- _WHAT YOU NEED TO DO_: Return only the stretch of the material below that begins with the line containing "The red blood cells show" and ends with the line containing "Outline each Plasmodium", exactly; both of those lines belong to it.

- _RECORDS FOR THIS TASK_:
————————
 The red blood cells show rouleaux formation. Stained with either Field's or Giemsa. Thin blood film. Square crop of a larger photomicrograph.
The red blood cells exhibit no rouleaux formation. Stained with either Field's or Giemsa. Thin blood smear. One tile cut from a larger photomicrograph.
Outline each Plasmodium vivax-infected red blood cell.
————————
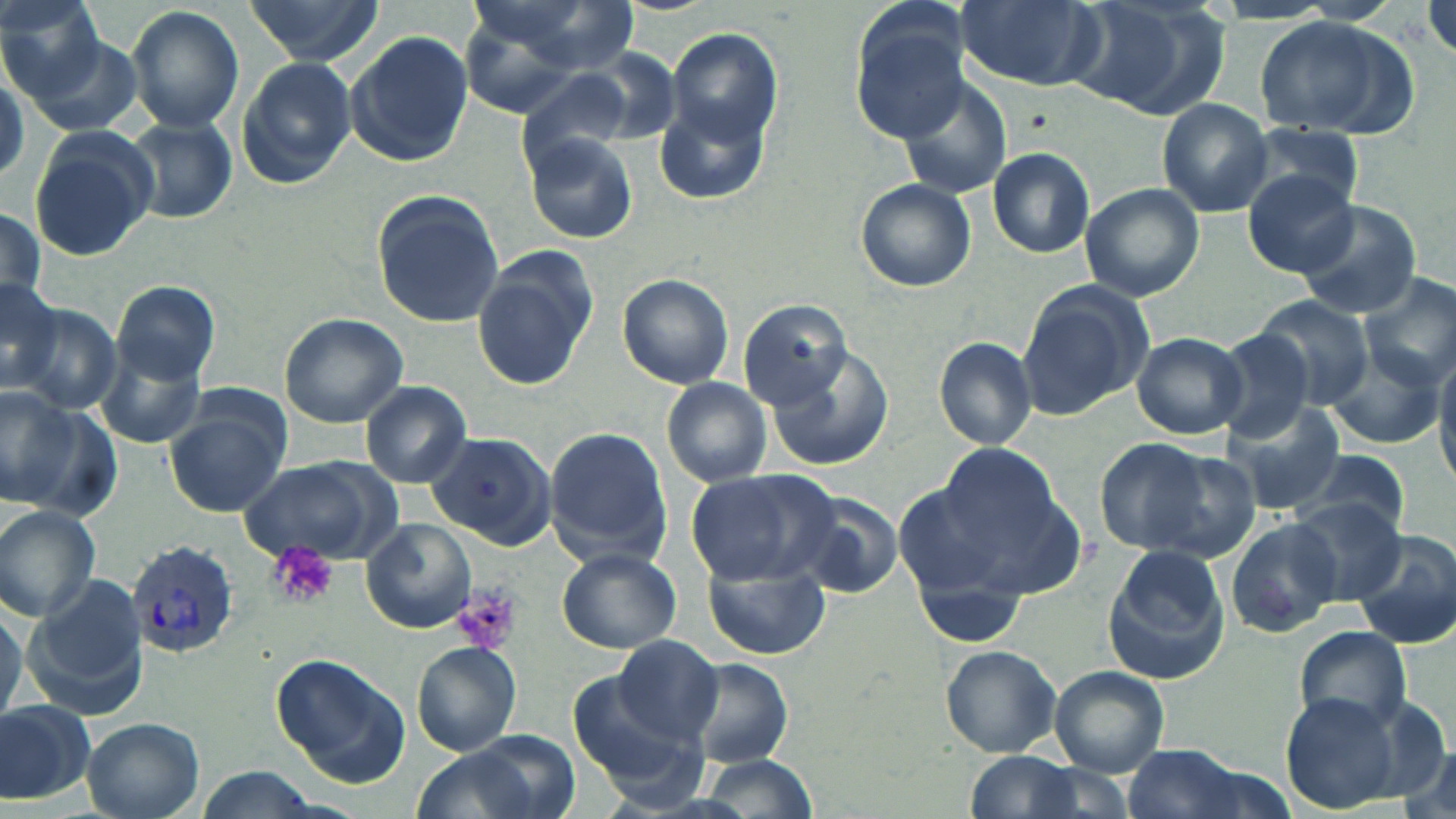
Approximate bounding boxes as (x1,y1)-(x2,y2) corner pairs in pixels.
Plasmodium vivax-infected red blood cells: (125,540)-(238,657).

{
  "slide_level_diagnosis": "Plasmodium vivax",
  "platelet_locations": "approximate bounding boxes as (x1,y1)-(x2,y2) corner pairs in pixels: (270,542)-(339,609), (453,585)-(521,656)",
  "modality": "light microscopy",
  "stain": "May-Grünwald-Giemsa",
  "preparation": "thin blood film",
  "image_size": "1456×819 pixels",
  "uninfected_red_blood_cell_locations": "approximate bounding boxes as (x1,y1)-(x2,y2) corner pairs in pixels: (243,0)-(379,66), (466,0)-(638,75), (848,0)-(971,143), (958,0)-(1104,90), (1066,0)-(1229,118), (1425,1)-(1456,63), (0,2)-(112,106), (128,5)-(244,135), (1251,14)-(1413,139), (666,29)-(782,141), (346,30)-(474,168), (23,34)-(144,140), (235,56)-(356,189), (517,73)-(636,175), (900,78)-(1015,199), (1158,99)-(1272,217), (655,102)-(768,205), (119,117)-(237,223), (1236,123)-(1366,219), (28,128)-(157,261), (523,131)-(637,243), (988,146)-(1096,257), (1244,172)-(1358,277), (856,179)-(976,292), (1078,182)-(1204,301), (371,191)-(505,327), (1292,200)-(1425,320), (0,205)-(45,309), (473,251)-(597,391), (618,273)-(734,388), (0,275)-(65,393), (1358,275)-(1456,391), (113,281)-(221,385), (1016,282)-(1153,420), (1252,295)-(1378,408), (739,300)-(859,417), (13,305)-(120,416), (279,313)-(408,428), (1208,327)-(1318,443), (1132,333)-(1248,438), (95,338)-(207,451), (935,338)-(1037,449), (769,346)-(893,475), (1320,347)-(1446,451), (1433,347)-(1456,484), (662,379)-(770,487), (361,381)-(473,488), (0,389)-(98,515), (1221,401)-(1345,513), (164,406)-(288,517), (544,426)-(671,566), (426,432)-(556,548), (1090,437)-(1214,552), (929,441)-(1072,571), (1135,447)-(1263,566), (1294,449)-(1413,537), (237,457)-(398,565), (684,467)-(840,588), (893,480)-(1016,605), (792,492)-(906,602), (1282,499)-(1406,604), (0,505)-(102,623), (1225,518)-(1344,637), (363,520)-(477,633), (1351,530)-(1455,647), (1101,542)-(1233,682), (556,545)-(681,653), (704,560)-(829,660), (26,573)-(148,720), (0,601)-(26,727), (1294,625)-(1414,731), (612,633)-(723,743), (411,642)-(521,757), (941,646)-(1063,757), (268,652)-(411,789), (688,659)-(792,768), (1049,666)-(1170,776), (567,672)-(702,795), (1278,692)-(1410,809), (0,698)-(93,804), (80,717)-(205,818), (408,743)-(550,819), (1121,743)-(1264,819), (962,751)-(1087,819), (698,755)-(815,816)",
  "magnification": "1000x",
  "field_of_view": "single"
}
————————
- _PROBLEM SOLUTION_:
 The red blood cells show rouleaux formation. Stained with either Field's or Giemsa. Thin blood film. Square crop of a larger photomicrograph.
The red blood cells exhibit no rouleaux formation. Stained with either Field's or Giemsa. Thin blood smear. One tile cut from a larger photomicrograph.
Outline each Plasmodium vivax-infected red blood cell.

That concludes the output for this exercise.